Evaluating the impact of intrinsic and extrinsic factors on the exposure of a drug in terms of total active moiety has been explored previously [18,19,20,21]. In the present DDI evaluations, we focused on changes in the active moiety as opposed to changes in the parent drug alone, because the pharmacologic activity of abrocitinib is attributable to the unbound exposures of abrocitinib, M1, and M2 in the systemic circulation. At steady state with 200 mg QD dosing, the contribution of unbound parent drug, adjusted for relative potencies, to the total active moiety is only ~ 60%, with the other ~ 30% from M2 and ~ 10% from M1 (Table S12). In addition, the inhibition of CYP2C19 and CYP2C9 enzymes resulted in the reduced formation of M1, M2, and M4 metabolites, whereas induction of the enzymes led to enhanced formation of the metabolites. As a result, the overall impact of DDIs on the active moiety is less than that on the parent drug alone.
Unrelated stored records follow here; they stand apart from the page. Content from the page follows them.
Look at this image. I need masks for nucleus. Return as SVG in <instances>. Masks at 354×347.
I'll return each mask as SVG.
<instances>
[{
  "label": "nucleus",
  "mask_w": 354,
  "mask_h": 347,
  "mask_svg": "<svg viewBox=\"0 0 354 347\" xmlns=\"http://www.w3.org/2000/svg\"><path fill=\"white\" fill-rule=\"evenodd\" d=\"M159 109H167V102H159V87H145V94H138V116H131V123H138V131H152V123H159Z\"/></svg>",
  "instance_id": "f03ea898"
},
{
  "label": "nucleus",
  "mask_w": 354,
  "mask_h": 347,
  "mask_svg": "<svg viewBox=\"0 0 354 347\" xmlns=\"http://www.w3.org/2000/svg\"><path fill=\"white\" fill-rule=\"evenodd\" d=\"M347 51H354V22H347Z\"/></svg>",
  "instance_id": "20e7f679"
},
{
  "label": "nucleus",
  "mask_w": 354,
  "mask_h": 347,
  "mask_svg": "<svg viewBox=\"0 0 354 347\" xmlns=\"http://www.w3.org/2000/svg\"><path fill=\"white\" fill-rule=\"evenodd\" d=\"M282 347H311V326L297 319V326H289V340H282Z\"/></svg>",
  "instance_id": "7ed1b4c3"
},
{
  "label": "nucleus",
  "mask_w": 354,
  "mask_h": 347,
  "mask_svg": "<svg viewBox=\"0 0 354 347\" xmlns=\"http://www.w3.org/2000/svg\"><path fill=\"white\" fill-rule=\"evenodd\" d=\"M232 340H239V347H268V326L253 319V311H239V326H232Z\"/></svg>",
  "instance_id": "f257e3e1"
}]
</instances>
The steady-state pharmacokinetics profiles of abrocitinib, M1, M2, and M4 suggest formation-rate-limited pharmacokinetics of the 3 metabolites (Table S12). The elimination phases of the metabolites are in parallel with that for the parent drug at steady-state, with comparable values for Tmax between the metabolites and the parent drug, as are the values of t½.
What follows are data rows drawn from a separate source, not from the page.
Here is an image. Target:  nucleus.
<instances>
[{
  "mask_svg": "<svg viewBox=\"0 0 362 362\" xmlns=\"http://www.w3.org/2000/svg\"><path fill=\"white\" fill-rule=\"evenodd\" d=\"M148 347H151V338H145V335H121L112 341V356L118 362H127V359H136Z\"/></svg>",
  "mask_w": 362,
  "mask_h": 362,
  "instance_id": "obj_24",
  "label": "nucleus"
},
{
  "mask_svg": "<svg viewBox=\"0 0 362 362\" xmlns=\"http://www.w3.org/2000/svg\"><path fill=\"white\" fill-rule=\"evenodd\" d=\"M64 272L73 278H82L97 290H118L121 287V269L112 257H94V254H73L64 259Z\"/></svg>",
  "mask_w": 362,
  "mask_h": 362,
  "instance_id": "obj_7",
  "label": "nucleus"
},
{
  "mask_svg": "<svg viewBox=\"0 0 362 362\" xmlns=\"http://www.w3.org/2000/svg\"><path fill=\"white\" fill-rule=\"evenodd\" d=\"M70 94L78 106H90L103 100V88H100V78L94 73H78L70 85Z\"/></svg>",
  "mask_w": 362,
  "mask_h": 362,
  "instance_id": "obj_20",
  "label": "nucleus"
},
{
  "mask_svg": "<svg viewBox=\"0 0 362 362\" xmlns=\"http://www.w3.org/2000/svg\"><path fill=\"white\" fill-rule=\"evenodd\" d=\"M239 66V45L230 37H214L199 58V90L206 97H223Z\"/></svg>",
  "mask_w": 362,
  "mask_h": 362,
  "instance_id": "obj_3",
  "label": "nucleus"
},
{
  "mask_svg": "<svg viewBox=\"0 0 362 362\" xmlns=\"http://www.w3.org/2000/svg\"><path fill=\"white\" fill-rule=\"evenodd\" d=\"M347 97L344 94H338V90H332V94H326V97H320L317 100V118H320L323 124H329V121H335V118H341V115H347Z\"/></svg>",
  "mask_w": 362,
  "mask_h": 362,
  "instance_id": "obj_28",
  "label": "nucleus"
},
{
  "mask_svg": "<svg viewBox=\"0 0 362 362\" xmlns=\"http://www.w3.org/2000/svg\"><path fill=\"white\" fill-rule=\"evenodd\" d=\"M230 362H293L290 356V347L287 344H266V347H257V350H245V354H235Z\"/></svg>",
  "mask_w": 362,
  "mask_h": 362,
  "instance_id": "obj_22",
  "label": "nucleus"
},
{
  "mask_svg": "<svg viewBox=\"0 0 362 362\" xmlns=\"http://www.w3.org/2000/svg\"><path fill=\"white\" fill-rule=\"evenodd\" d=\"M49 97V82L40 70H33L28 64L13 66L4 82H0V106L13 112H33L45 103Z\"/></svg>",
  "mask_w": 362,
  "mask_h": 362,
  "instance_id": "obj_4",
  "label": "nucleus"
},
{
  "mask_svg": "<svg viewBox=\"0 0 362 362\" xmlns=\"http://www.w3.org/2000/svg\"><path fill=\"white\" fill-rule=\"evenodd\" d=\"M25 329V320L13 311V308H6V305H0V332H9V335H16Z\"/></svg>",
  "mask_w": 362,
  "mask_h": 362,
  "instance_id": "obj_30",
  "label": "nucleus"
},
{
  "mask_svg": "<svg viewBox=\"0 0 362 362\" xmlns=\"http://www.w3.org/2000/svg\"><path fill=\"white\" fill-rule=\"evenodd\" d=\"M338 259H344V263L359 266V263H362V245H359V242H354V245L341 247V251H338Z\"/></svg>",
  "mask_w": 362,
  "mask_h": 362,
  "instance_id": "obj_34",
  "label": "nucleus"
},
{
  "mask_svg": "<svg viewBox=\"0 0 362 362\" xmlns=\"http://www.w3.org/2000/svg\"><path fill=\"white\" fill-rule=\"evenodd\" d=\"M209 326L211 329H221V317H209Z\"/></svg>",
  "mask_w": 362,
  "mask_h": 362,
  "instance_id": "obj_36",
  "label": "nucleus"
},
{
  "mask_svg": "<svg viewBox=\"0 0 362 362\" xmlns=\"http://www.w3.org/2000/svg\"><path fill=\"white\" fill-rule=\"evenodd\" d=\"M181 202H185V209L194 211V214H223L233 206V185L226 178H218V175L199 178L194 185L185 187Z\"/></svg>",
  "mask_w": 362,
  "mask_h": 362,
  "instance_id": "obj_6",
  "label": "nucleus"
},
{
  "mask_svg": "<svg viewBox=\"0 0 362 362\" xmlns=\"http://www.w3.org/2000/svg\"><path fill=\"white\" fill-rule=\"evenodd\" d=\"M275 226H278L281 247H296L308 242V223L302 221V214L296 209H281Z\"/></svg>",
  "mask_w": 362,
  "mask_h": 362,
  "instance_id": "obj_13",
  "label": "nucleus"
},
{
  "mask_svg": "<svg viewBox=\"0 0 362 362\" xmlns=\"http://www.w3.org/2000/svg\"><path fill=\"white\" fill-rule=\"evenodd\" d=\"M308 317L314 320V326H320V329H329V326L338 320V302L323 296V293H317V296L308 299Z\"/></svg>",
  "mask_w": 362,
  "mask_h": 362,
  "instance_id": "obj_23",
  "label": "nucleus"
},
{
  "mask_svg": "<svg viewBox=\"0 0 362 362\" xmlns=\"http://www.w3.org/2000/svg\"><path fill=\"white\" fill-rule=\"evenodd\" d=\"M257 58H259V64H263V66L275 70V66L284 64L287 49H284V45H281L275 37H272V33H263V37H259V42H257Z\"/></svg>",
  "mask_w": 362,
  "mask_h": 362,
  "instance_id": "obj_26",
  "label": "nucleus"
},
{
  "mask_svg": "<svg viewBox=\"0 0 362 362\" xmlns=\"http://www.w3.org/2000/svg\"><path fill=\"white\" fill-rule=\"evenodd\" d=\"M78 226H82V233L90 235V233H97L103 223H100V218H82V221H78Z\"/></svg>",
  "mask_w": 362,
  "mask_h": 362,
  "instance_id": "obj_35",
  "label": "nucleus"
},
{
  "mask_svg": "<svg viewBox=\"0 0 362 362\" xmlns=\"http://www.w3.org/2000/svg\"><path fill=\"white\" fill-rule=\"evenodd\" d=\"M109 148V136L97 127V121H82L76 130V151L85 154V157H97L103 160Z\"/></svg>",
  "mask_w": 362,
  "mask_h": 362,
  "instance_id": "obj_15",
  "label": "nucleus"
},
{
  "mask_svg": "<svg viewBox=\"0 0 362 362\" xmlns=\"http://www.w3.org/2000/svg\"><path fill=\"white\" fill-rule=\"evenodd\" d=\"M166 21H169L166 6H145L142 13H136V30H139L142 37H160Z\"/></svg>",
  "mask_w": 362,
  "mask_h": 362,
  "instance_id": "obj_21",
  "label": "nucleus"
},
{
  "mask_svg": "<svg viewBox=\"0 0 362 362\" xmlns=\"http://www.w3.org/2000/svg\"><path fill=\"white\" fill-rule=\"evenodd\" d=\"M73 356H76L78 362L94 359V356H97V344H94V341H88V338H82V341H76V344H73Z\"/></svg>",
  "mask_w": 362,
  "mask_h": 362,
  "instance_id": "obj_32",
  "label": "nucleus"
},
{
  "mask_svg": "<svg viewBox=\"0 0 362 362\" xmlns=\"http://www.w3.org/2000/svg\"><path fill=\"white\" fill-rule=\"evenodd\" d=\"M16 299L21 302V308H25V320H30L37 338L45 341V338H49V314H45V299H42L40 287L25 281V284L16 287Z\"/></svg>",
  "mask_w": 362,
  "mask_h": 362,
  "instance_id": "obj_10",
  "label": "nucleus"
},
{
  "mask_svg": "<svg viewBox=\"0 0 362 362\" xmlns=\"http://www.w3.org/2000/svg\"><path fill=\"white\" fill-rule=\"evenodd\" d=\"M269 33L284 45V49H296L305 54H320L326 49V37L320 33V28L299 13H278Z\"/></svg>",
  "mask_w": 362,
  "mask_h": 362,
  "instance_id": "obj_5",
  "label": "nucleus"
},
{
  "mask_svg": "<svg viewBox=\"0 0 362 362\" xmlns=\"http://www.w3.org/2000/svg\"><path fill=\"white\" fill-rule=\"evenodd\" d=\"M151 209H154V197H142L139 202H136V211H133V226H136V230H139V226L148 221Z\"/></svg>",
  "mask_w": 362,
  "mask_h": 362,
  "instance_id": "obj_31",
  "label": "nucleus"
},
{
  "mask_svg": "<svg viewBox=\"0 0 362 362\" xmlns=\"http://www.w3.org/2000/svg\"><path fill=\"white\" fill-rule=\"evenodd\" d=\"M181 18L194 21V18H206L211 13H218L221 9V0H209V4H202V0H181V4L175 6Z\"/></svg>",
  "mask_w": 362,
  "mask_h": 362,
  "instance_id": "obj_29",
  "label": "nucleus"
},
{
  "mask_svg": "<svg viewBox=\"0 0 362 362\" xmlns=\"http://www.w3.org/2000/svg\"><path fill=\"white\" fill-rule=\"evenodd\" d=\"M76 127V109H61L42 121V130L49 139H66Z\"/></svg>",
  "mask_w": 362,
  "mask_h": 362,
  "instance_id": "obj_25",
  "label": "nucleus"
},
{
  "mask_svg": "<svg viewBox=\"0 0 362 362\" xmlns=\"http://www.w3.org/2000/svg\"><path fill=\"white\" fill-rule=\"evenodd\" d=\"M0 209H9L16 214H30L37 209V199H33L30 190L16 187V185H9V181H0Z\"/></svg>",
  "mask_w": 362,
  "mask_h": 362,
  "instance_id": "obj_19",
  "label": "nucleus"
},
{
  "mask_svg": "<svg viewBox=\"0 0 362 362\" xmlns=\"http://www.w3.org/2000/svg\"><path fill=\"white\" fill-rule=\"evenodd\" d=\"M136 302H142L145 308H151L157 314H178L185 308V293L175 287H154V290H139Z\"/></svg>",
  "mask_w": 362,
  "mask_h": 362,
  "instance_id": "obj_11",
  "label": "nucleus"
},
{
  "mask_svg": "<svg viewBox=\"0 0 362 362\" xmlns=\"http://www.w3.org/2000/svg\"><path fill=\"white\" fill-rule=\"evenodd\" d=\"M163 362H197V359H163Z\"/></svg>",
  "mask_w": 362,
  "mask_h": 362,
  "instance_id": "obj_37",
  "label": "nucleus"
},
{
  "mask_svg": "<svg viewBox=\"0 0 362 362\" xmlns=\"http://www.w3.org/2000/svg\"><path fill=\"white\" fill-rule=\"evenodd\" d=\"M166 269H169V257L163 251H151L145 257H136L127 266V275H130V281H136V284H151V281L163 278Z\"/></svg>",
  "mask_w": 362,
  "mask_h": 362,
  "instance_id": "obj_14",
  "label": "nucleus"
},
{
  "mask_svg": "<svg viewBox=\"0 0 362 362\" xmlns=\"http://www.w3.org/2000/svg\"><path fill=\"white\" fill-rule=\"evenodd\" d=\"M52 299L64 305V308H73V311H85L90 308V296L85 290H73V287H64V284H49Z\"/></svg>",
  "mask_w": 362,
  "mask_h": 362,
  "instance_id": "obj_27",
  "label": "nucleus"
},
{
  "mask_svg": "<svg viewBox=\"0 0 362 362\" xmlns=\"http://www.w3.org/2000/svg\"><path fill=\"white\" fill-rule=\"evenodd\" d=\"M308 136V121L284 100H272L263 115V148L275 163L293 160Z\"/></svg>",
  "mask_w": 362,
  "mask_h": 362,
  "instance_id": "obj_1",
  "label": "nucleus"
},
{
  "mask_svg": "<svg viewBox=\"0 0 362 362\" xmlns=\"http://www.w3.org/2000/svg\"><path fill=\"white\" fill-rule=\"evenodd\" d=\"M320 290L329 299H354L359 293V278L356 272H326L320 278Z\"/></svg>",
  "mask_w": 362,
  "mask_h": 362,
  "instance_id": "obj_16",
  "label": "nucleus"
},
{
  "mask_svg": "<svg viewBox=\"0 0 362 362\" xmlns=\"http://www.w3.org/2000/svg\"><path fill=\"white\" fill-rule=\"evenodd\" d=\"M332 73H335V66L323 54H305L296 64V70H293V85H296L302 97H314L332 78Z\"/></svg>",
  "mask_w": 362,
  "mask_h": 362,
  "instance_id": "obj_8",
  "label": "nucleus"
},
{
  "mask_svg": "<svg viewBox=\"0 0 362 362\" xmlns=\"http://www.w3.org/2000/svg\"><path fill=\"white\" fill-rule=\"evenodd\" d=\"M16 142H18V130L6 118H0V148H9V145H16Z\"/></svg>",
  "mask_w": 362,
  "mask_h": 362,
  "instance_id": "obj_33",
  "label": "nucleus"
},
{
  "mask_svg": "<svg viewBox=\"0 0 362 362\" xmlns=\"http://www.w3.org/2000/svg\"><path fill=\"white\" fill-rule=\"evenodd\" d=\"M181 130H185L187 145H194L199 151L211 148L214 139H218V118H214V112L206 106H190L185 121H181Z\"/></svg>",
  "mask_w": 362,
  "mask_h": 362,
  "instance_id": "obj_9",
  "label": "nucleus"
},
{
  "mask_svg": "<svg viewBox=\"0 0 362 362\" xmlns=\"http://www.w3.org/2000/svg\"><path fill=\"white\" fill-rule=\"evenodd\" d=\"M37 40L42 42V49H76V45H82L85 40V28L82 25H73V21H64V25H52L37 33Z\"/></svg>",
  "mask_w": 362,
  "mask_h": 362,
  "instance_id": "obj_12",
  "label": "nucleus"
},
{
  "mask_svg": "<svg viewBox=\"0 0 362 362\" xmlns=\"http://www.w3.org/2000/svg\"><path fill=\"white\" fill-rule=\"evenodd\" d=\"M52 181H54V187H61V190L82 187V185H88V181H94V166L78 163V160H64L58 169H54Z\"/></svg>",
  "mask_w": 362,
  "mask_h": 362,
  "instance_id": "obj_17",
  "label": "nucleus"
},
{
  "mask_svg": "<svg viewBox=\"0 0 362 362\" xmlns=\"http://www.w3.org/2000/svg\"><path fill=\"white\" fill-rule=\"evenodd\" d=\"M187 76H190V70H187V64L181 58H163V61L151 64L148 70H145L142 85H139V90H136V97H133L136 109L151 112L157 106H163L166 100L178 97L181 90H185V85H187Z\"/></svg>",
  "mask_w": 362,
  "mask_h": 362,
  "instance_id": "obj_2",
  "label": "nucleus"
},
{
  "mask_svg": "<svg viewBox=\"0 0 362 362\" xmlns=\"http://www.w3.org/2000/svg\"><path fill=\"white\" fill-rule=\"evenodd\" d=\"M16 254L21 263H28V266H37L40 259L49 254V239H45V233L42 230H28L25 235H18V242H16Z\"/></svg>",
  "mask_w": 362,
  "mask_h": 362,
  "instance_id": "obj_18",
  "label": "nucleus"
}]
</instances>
Overall, AEs were classified as mild to moderate in severity. The most common TEAEs that occurred in subjects treated with abrocitinib across studies were headache and nausea. There were no deaths, severe AEs, serious AEs, or AE-related discontinuations in the studies.
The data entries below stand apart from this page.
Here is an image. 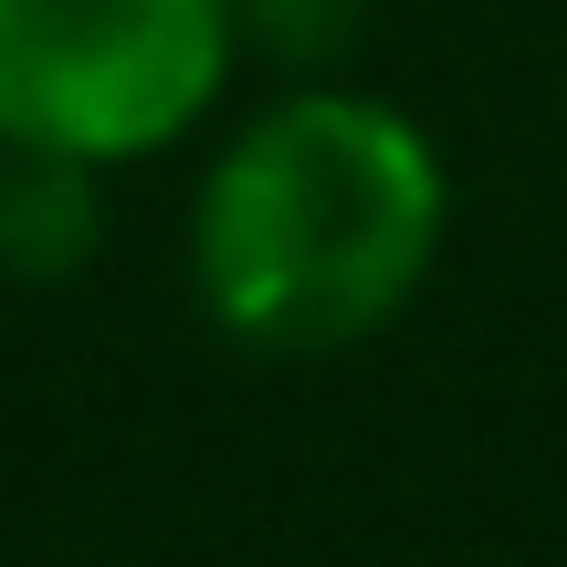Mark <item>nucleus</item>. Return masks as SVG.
Segmentation results:
<instances>
[{
  "label": "nucleus",
  "instance_id": "obj_1",
  "mask_svg": "<svg viewBox=\"0 0 567 567\" xmlns=\"http://www.w3.org/2000/svg\"><path fill=\"white\" fill-rule=\"evenodd\" d=\"M442 252V158L379 95H284L200 189V295L274 358L358 347Z\"/></svg>",
  "mask_w": 567,
  "mask_h": 567
},
{
  "label": "nucleus",
  "instance_id": "obj_2",
  "mask_svg": "<svg viewBox=\"0 0 567 567\" xmlns=\"http://www.w3.org/2000/svg\"><path fill=\"white\" fill-rule=\"evenodd\" d=\"M231 63V0H0V147L147 158Z\"/></svg>",
  "mask_w": 567,
  "mask_h": 567
},
{
  "label": "nucleus",
  "instance_id": "obj_3",
  "mask_svg": "<svg viewBox=\"0 0 567 567\" xmlns=\"http://www.w3.org/2000/svg\"><path fill=\"white\" fill-rule=\"evenodd\" d=\"M95 231H105L95 158H63V147H11V158H0V274L11 284L84 274Z\"/></svg>",
  "mask_w": 567,
  "mask_h": 567
},
{
  "label": "nucleus",
  "instance_id": "obj_4",
  "mask_svg": "<svg viewBox=\"0 0 567 567\" xmlns=\"http://www.w3.org/2000/svg\"><path fill=\"white\" fill-rule=\"evenodd\" d=\"M347 21H358V0H231V42H264L284 63H326L347 42Z\"/></svg>",
  "mask_w": 567,
  "mask_h": 567
}]
</instances>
The studies were conducted in healthy volunteers in accordance with regulatory DDI guidance. A limitation is that the data analyzed in this report were largely generated from White male healthy volunteers, with only 14 non-White (29%) participants and only 9 females (19%) out of 48 participants enrolled in the studies. Population pharmacokinetic analyses have been performed for abrocitinib and its metabolites using the data collected across the clinical development program, which included approximately 40% female participants and 35% non-White participants (data on file). Based on the population analyses, no sex-related differences were identified in the pharmacokinetics of abrocitinib and its metabolites. Asian subjects demonstrated a 43% increase in Cmax and a 51% increase in AUC at steady-state compared to White and Black subjects of the same weight (data on file). An assessment of DDIs in a patient population with AD through population pharmacokinetics analysis is not possible, because concomitant use of inhibitors and inducers of CYP2C19 and CYP2C9 was not permitted in phase II and III trials. Studies were carried out with strong inhibitors of CYP2C19 and moderate inhibitors of CYP3A4 and CYP2C9. Based on the study results and separate physiological-based pharmacokinetic modeling and simulation analysis using Simcyp® (data on file), it is predicted that interactions with moderate and weak CYP2C9 inhibitors would not require dose adjustment. CYP2C19 and CYP2C9 genotyping data were collected, consistent with other abrocitinib phase I studies. The results were pooled to evaluate the overall impact of genetic polymorphisms on the exposures of abrocitinib and its active moiety and will be reported in a separate analysis.

5 Conclusion

In summary, these studies demonstrate that exposures of abrocitinib total active moiety are influenced by the co-administration of medicinal products that strongly inhibit or induce enzymes CYP2C19 or CYP2C9. The abrocitinib dose should be reduced to half of the original dose (from 100 mg to 50 mg QD or from 200 mg to 100 mg QD) in patients receiving drugs that are strong CYP2C19 inhibitors (e.g., fluconazole and fluvoxamine). The co-administration of abrocitinib with strong inducers of CYP2C19 and CYP2C9 (e.g., rifampin) is not recommended as it could potentially reduce the effectiveness of abrocitinib. In addition, inhibition of the OAT3 transporter does not have a clinically relevant effect on abrocitinib active moiety exposure; therefore, no abrocitinib dose adjustment is required in patients taking OAT3 inhibitors such as probenecid. It is important to evaluate the abrocitinib victim DDI risk for both the parent drug and its active metabolites, and it is crucial to consider the total active moiety when assessing DDIs with abrocitinib for determining dose adjustment.